:: CHALLENGE ::
Look below for the line with "As visible in", and from there restate every line word for word until the entries end.

— start of LISTING —

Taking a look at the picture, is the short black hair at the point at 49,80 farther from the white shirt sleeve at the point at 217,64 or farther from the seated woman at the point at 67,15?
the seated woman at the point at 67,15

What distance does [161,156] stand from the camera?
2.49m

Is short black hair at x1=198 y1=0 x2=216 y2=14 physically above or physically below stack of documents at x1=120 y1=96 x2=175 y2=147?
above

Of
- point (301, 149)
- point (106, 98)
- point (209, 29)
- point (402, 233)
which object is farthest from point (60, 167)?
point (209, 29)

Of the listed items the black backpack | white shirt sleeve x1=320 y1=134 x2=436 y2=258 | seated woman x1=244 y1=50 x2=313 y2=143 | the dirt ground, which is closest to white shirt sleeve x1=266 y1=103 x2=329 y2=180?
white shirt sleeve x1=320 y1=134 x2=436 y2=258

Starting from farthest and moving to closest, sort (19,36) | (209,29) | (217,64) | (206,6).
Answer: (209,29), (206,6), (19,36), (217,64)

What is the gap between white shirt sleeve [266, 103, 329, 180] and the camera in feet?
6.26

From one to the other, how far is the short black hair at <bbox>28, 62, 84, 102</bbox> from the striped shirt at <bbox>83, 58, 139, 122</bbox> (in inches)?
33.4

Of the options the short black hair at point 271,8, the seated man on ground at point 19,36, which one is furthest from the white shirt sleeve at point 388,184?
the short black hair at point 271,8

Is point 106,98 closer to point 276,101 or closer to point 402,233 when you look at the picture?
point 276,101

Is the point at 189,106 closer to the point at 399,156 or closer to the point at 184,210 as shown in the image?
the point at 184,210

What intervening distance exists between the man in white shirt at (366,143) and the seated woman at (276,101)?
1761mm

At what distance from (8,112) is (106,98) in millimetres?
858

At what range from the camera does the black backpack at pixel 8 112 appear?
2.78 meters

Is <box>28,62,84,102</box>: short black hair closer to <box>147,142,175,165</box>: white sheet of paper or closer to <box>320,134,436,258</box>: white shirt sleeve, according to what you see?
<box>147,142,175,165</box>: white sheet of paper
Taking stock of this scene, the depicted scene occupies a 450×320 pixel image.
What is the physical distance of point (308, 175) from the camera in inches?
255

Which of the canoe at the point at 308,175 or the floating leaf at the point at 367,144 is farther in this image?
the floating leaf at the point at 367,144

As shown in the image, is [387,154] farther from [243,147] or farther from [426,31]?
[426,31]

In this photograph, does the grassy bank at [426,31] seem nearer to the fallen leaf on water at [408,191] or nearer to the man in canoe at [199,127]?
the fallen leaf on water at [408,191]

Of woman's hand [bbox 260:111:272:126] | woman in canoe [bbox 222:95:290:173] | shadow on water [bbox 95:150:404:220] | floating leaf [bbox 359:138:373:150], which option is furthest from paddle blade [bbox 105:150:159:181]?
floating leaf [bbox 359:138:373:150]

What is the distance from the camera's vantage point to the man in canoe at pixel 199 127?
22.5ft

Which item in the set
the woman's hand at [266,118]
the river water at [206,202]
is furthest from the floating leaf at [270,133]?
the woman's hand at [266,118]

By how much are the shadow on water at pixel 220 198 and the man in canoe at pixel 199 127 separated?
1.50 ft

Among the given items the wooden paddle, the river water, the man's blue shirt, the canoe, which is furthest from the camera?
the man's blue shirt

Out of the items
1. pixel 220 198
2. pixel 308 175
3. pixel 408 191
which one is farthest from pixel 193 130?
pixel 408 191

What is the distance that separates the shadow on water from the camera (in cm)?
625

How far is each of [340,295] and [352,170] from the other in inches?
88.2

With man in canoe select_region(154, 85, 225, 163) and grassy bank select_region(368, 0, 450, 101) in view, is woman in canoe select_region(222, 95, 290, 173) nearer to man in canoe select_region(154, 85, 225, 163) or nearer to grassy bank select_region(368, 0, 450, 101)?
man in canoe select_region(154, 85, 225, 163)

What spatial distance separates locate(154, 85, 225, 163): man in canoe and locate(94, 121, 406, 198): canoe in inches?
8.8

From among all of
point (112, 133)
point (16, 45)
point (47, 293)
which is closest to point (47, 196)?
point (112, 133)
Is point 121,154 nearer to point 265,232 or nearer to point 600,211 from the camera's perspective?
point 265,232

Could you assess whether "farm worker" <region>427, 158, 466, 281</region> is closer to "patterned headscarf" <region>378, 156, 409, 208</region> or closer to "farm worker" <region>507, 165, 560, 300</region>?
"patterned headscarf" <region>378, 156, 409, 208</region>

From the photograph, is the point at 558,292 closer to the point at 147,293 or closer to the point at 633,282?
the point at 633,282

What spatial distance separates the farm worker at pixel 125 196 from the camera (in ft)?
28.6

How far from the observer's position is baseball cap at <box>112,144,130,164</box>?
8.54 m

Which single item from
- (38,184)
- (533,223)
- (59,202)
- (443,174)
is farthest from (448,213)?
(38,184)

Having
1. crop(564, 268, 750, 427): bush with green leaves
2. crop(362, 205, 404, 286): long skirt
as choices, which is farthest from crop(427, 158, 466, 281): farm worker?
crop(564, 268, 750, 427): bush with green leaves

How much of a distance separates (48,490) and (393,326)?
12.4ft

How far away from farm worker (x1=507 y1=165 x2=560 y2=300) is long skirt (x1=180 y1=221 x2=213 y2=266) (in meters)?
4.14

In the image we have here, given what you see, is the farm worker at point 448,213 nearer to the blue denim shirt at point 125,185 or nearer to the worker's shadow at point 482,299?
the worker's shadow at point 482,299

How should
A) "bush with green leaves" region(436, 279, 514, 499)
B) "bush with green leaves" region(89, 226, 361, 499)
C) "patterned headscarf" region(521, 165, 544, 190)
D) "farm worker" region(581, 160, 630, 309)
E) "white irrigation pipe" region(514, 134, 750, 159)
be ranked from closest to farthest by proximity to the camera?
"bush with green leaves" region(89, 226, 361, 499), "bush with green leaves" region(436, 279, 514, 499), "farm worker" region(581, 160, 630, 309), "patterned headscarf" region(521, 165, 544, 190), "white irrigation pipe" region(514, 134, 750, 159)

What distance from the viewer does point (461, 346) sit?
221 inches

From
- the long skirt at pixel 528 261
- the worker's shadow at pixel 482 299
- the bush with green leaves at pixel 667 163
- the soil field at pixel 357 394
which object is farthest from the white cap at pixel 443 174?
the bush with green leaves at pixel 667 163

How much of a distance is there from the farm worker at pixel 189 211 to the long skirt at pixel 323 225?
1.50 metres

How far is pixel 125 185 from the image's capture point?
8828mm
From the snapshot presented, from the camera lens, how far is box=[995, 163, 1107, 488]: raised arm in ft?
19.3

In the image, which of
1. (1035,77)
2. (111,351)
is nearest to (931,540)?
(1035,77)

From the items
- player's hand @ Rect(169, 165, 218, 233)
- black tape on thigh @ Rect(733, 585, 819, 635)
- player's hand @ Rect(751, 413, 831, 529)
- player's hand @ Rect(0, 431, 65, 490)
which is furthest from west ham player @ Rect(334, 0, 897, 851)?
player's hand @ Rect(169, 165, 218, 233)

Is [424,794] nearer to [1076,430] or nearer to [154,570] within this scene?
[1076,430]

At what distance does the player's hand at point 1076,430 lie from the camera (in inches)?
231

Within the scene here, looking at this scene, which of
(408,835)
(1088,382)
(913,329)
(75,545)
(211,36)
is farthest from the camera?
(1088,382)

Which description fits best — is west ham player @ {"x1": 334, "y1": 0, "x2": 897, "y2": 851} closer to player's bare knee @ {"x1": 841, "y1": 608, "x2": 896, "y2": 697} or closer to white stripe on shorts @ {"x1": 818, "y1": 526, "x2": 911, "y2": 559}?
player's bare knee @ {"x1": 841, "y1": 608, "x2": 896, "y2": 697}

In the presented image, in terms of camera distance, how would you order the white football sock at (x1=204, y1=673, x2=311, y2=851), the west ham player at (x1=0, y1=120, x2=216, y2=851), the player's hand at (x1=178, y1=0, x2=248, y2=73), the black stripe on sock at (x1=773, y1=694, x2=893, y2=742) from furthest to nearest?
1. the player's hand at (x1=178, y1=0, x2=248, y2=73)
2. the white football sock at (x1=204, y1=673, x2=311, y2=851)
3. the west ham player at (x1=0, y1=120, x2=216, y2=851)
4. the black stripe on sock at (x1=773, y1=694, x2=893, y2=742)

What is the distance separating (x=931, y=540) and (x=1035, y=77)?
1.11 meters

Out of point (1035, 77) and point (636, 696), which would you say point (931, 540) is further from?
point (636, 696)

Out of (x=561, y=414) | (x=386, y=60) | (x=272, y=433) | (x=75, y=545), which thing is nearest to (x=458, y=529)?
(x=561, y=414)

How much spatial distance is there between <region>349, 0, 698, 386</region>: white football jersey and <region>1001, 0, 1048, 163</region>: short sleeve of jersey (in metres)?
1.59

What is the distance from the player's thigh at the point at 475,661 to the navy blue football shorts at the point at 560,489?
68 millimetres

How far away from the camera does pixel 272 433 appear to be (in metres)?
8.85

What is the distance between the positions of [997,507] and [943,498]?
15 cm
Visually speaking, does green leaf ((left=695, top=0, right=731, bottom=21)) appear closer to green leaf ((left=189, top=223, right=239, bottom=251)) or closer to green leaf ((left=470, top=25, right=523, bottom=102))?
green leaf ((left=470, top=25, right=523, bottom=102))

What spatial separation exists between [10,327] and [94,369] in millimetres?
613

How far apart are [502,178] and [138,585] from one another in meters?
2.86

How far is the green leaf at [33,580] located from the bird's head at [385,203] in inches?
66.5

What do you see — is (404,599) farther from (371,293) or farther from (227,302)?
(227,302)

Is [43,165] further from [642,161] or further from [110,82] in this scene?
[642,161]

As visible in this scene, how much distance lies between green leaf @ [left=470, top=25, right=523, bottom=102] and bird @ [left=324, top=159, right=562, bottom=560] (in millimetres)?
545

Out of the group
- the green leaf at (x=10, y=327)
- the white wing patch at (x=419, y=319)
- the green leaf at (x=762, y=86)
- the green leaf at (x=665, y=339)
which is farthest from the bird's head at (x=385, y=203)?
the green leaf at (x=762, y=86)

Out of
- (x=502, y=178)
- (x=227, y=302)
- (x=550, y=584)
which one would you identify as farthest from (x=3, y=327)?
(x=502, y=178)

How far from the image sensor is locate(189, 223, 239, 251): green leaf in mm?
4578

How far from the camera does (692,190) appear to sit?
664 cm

— end of LISTING —

:: RESULT FOR THIS EXERCISE ::
As visible in this scene, how much distance lies between green leaf @ [left=470, top=25, right=523, bottom=102] and bird @ [left=324, top=159, right=562, bottom=560] (in millimetres)?
545

Out of the group
- the green leaf at (x=10, y=327)
- the white wing patch at (x=419, y=319)
- the green leaf at (x=762, y=86)
- the green leaf at (x=665, y=339)
which is farthest from the bird's head at (x=385, y=203)?
the green leaf at (x=762, y=86)

Out of
- (x=502, y=178)
- (x=227, y=302)
- (x=550, y=584)
which one would you identify as farthest from (x=3, y=327)?
(x=502, y=178)

How far from the image sensor is locate(189, 223, 239, 251): green leaf in mm?
4578

How far from the camera does (692,190) appear to sit?
664 cm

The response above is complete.